None of this is new; it’s the same set of trade‑offs we make for any high‑traffic web app. The only difference is that the traffic here is mediated by a model that decides when to call you.

What I’m Interested In Now

Working on this pushed my interest further away from models themselves and toward the ecosystems around them: MCP hosts, app stores built into chat clients, and the economics of routing millions of queries through tools without falling over. I’m less interested in squeezing another point on a benchmark and more interested in things like: how do we measure latency when a turn involves multiple tool calls, UI updates, and model retries.

It also made “generative UI” feel less like a buzzword and more like a natural step: the model decides when to render a widget, what data to pass into it, and how to update it as the conversation evolves. Once you see that pattern, it’s hard to unsee it the chat window starts to look like an operating system, not just a textbox.

Where I’m Headed

From here, I want to push on two fronts: better harnesses for testing these systems end‑to‑end, and better observability for AI‑driven flows. I care less about “prompt engineering” and more about being able to say, with confidence, where 400 ms went in a given turn and how often the model took a slow path.

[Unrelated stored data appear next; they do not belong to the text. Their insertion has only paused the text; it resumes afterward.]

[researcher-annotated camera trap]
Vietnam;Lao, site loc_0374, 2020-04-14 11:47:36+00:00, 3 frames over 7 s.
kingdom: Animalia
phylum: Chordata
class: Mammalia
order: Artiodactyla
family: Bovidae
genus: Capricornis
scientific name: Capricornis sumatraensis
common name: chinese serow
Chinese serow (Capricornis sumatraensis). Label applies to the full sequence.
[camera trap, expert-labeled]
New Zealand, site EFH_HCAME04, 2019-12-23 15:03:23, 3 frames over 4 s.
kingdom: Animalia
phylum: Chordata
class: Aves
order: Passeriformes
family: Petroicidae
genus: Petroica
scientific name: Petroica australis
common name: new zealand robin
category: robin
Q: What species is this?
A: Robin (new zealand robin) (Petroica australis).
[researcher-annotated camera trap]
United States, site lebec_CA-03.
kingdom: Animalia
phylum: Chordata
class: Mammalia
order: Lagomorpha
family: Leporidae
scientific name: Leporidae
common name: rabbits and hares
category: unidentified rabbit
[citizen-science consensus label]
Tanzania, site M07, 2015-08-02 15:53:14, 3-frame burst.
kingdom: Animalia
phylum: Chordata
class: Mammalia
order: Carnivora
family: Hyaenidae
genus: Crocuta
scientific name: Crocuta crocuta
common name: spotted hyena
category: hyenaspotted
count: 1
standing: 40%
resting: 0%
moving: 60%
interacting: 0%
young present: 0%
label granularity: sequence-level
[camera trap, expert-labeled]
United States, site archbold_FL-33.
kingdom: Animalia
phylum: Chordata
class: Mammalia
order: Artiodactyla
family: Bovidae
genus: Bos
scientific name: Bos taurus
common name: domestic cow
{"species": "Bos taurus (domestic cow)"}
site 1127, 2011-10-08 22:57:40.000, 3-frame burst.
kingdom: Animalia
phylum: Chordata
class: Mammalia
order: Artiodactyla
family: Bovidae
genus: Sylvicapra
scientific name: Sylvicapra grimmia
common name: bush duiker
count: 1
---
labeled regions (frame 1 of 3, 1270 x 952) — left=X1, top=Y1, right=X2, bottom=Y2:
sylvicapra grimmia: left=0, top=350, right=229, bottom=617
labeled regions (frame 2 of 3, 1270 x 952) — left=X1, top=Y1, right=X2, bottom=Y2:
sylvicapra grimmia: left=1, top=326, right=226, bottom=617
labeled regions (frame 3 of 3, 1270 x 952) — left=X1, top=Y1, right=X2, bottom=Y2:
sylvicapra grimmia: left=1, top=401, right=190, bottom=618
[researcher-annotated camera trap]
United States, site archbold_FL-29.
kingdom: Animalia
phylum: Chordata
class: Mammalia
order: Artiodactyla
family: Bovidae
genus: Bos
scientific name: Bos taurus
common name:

Building one of the first ChatGPT Apps was a good reminder that the hard problems aren’t mystical. They look like latency, caching, UI, and system design the same problems we’ve had for years, just wrapped around a different kind of runtime. I don’t know exactly what the next project will be, but I know it will sit somewhere in that intersection of models and systems, close to the metal and pointed at real users.